The seed region is located in the center of the crRNA-target duplex, where is more sensitive to
mismatches than the non-seed region (Abudayyeh et al., 2016). Single mismatch can be fully
tolerated by C2c2, but if double mismatches are located in the seed region, C2c2 is unable to
cleave the single-strand RNA (Abudayyeh et al., 2016). C2c2 can even tolerate 3 consecutive
mismatches in the non-seed region (Abudayyeh et al., 2016). Currently, there is no research
about gaps (insertions or deletions) tolerated by C2c2, which may be explored in the near future.
The CRISPR-C2c2 system prefers H (A, U, or C) for the 3’ protospacer flanking site (PFS)

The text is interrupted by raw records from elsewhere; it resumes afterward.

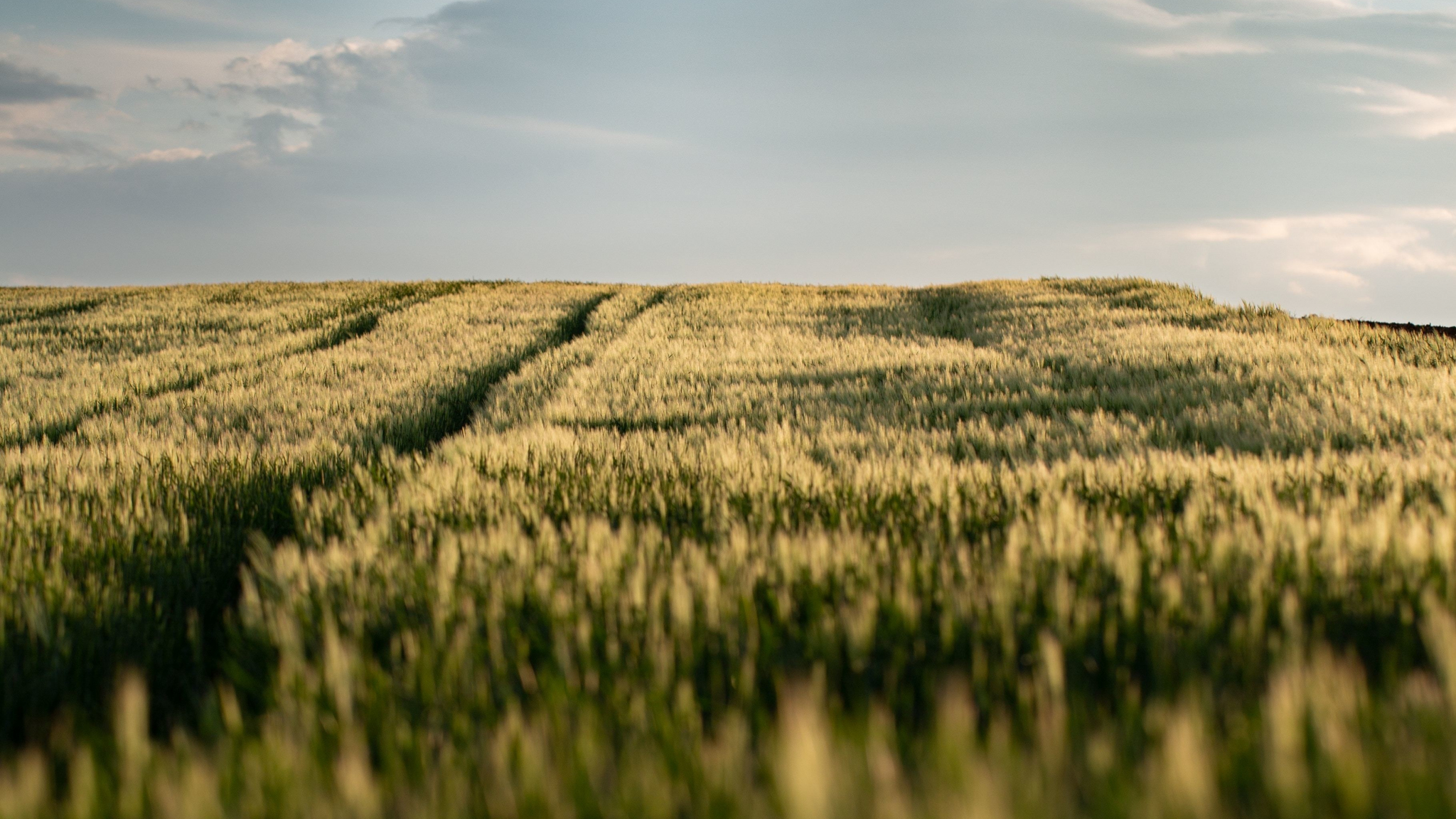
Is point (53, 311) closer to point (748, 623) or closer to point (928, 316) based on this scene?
point (928, 316)

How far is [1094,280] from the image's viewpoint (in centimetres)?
2036

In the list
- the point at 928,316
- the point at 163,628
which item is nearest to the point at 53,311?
the point at 928,316

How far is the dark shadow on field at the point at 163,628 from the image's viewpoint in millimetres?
1959

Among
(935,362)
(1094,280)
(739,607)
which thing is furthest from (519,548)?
(1094,280)

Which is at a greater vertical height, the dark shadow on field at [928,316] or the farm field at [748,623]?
the dark shadow on field at [928,316]

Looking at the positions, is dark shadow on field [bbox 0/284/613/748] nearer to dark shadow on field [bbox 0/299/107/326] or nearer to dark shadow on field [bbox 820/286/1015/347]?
dark shadow on field [bbox 820/286/1015/347]

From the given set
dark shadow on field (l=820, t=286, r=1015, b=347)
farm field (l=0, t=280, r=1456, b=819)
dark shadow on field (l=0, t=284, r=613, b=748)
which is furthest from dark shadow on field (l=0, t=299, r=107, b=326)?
dark shadow on field (l=0, t=284, r=613, b=748)

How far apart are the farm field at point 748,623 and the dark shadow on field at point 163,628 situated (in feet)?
0.05

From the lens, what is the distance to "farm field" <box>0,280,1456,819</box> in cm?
112

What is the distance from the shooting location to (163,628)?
235cm

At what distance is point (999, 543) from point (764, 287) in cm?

sequence of one single base length to mediate single-strand RNA cleavage (Abudayyeh et al.,
2016). CRISPR-C2c2 has been reprogrammed to knockdown the specific mRNA in vivo,
although C2c2 may also cleave collateral RNAs (Abudayyeh et al., 2016). Researchers have
applied the CRISPR-C2c2 system to sensitively detect transcripts in complex mixtures (East-
Seletsky et al., 2016). C2c2 can be easily converted into an inactive RNA-binding protein
(dC2c2) by mutating any of the two HEPN domains (Abudayyeh et al., 2016). Compared to the
wild type C2c2, dC2c2 has more potential applications as an RNA-binding protein (Abudayyeh
et al., 2016). The CRISPR-C2c2 system is opening a new chapter for the programmable CRISPR
tools of RNA editing. However, until now there is no available software for designing crRNAs
of the CRISPR-C2c2 system.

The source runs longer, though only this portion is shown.